Use a Custom OpenAI-Compatible Endpoint¶
Lots of model servers speak the OpenAI /v1 wire format: DeepSeek's API,
llama.cpp's server, LM Studio, vLLM, and many
hosted proxies. The openai-compatible provider points lgtmaybe at any of them —
you supply the base URL, and (if the server wants one) a key.
This is the answer to "I don't want to be limited to the built-in provider list":
anything that exposes an OpenAI-compatible /v1 endpoint works through one flag.
How it works¶
--provider openai-compatible routes through litellm's OpenAI client, but sends
your requests to the --api-base you give instead of api.openai.com. The
base URL is required (that's the whole point); the API key is optional:
- Hosted endpoints (DeepSeek, a paid proxy) need a key — pass
--api-keyor setOPENAI_COMPATIBLE_API_KEY. - Local servers (llama.cpp, LM Studio, vLLM) usually need none. lgtmaybe sends a harmless placeholder key in that case, because the OpenAI client rejects an empty one.
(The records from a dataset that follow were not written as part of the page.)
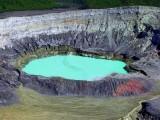 Crater Of Poas Volcano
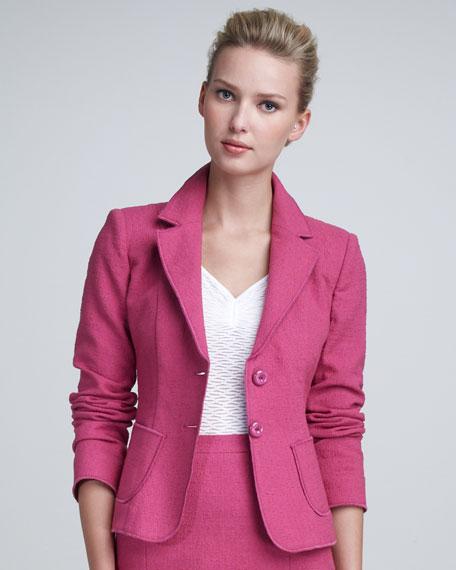 Tweed Suit Jacket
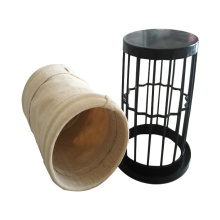 Dust Collector Filter Bag Cage untuk bag filter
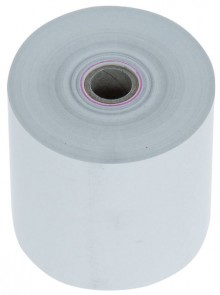Büroring Thermorolle für Kassen, 12er Kern, 62 mm x 50 m (Ø 65 mm)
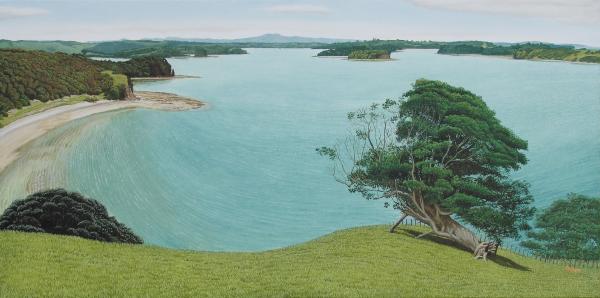 Philip Kilmore oil on linen, Mahurangi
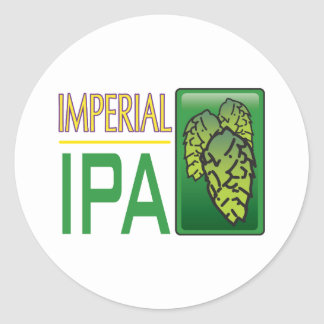 Imperial IPA Round Stickers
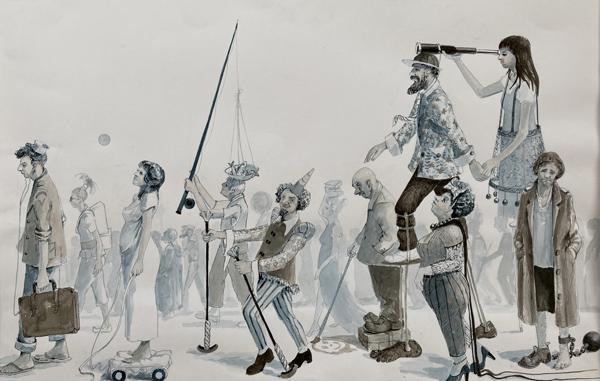 Walkers In Blue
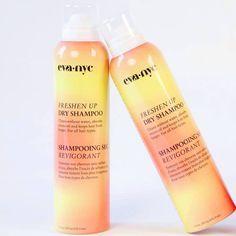 10 Ways to Use Dry Shampoo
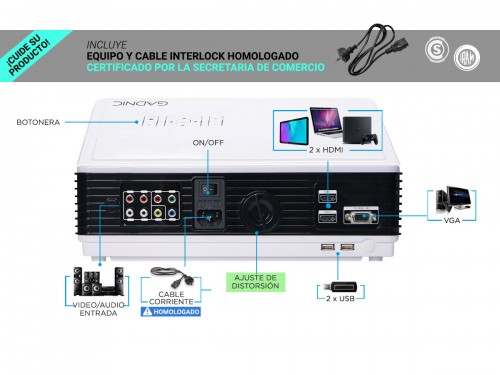 Proyector Gadnic H-Pro 4800 Lúmenes HDMI USB VGA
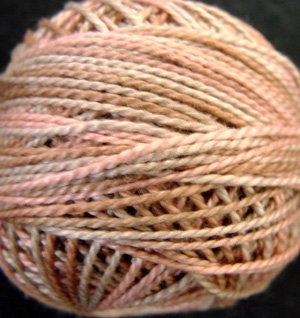 JP5 Nantucket Rose Muddy Monet Collection Valdani  Pearl Cotton size 12  q6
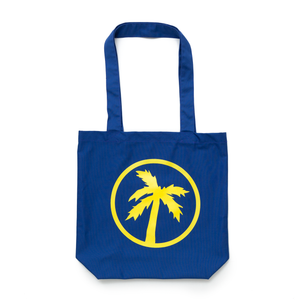 palm logo blue tote bag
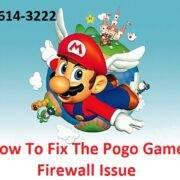 Pogo-Games-Firewall-Issue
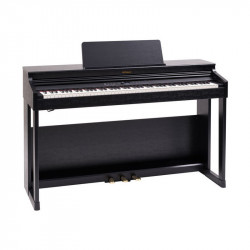 Piano Digitale Roland RP-701CB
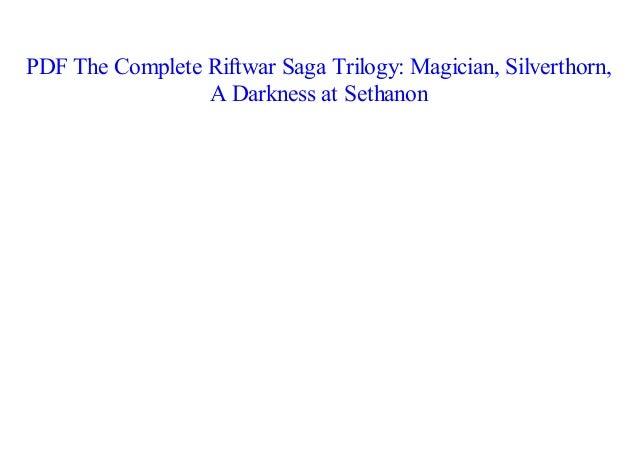 a darkness at sethanon epub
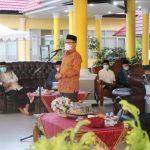 Wali Kota Buka Puasa Bersama dengan Lembaga Kemasyarakatan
The API key, when you do supply one, is read from the environment or --api-key
and is never persisted to config.
Because the endpoint might be a slow local model, openai-compatible defaults to
the same generous 300s per-call timeout as ollama. For a fast hosted endpoint
like DeepSeek you can dial it down with --timeout (or timeout: in config).
DeepSeek (hosted, keyed)¶
export OPENAI_COMPATIBLE_API_KEY=sk-... # your DeepSeek key
lgtmaybe review \
--provider openai-compatible \
--model deepseek-chat \
--api-base https://api.deepseek.com/v1
You can pass the key inline with --api-key sk-... instead of the env var.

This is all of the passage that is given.